In Denver and along the Front Range, Colorado Gives receives a lot of attention. But in the Roaring Fork Valley, it hasn’t caught on as much.

“First Bank is really new to the valley,” Mamlin said. The first branch in the area opened in 2012, after Colorado Gives Day had started, so the bank wasn’t pushing the giving day when it started. The bank has been instrumental in starting Mountain West Gives, the effort to get charitable organizations to participate in the giving day.

To be part of Colorado Gives, charities must go through an application and vetting process to ensure the charities are legitimate.

“You know your money is going to a legitimate nonprofit that is doing the work they say they’re doing,” said Sandra Hanson, director of development for Family Visitor Program.

The website also takes the fundraising burden off of the nonprofit. With hundreds of charities, and the ability to search by topic and location, donors can find nonprofits for the first time with ease.

“It’s sort of like shopping on Amazon,” Rick Blauvelt, executive director of Raising A Reader, said.

“It’s also kind of dangerous, because you find all kinds of charities you want to donate to,” Hanson said.

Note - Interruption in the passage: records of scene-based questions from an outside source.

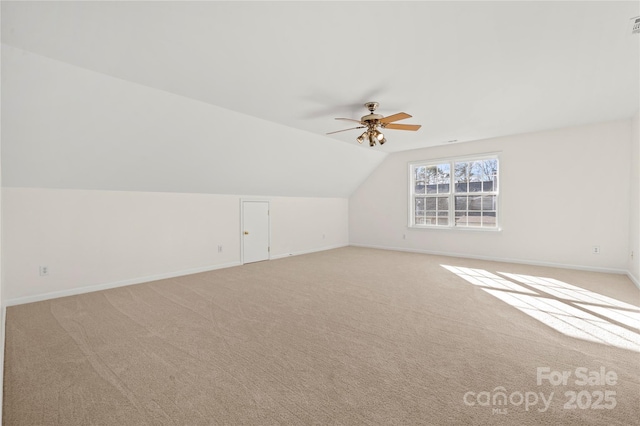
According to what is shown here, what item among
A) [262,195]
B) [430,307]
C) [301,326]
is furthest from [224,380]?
[262,195]

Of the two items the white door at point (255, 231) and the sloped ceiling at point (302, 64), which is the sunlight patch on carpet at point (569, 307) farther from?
the white door at point (255, 231)

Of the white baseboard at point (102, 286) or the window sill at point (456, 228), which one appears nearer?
the white baseboard at point (102, 286)

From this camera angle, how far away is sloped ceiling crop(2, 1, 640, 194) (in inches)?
82.7

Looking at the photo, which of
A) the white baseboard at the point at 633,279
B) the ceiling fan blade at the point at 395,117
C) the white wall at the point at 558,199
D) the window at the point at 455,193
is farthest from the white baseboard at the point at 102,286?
the white baseboard at the point at 633,279

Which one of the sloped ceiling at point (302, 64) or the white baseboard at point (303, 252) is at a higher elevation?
Answer: the sloped ceiling at point (302, 64)

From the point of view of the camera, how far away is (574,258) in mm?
5262

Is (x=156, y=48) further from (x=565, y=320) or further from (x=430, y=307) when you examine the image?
(x=565, y=320)

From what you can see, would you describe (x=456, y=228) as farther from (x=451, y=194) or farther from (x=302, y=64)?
(x=302, y=64)

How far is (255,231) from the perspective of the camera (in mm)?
6301

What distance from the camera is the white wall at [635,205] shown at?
13.9 ft

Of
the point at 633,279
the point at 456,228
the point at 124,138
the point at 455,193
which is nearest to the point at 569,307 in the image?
the point at 633,279

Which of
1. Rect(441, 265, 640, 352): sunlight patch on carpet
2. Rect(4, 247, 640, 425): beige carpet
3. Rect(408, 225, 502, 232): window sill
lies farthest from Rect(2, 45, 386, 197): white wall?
Rect(441, 265, 640, 352): sunlight patch on carpet

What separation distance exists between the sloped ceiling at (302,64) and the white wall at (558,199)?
0.66m

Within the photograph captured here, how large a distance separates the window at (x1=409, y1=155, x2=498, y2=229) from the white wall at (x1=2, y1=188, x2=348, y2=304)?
14.7 feet
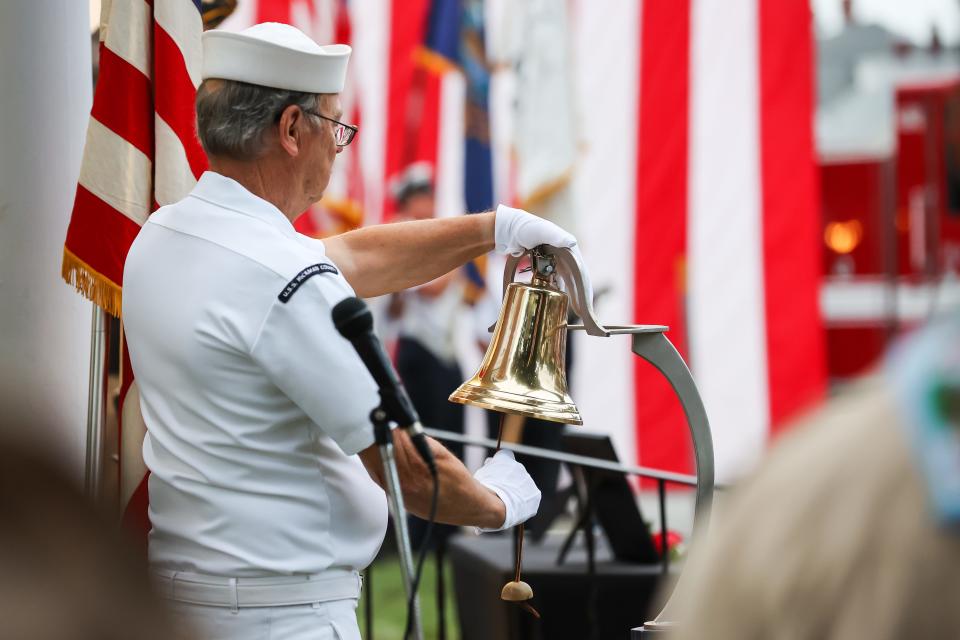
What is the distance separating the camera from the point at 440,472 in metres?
1.94

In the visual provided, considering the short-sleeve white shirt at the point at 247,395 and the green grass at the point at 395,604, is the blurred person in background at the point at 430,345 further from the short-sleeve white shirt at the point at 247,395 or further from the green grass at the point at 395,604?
the short-sleeve white shirt at the point at 247,395

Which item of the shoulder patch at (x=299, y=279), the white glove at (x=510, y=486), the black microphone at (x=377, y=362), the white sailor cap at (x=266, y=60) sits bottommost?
the white glove at (x=510, y=486)

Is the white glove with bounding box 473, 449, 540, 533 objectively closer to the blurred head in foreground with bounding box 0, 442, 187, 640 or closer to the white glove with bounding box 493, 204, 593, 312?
the white glove with bounding box 493, 204, 593, 312

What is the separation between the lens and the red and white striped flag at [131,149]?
247 centimetres

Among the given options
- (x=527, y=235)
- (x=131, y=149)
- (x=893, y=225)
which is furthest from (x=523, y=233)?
(x=893, y=225)

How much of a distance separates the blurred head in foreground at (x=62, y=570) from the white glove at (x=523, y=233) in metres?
1.44

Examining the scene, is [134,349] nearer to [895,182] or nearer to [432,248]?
[432,248]

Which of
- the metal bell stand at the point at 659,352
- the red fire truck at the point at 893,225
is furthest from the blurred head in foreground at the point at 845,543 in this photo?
the red fire truck at the point at 893,225

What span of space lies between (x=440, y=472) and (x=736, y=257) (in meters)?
6.55

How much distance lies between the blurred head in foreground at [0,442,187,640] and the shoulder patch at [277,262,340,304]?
3.39 feet

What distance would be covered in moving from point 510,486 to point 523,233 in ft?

A potential danger of the site is that someone may log on to Colorado Gives to donate to one charity, but find another they would prefer to support instead. But that is not a concern for the nonprofits at the Carbondale rally.

“Philanthropy is great wherever people give,” Tolan said. “It’s a win-win for organizations to work together and build up community philanthropy over all.”

Hanlon said Youthzone’s Colorado Gives Day donations doubled in their third year participating, and hopes for $20,000 this year.

Blauvelt hopes for closer to $10,000, but agrees that promoting philanthropy helps all charities.

“The nonprofit community specifically is very collaborative, so if someone goes on and ends up donating to more of us than they might otherwise, that would be money well spent,” Blauvelt said.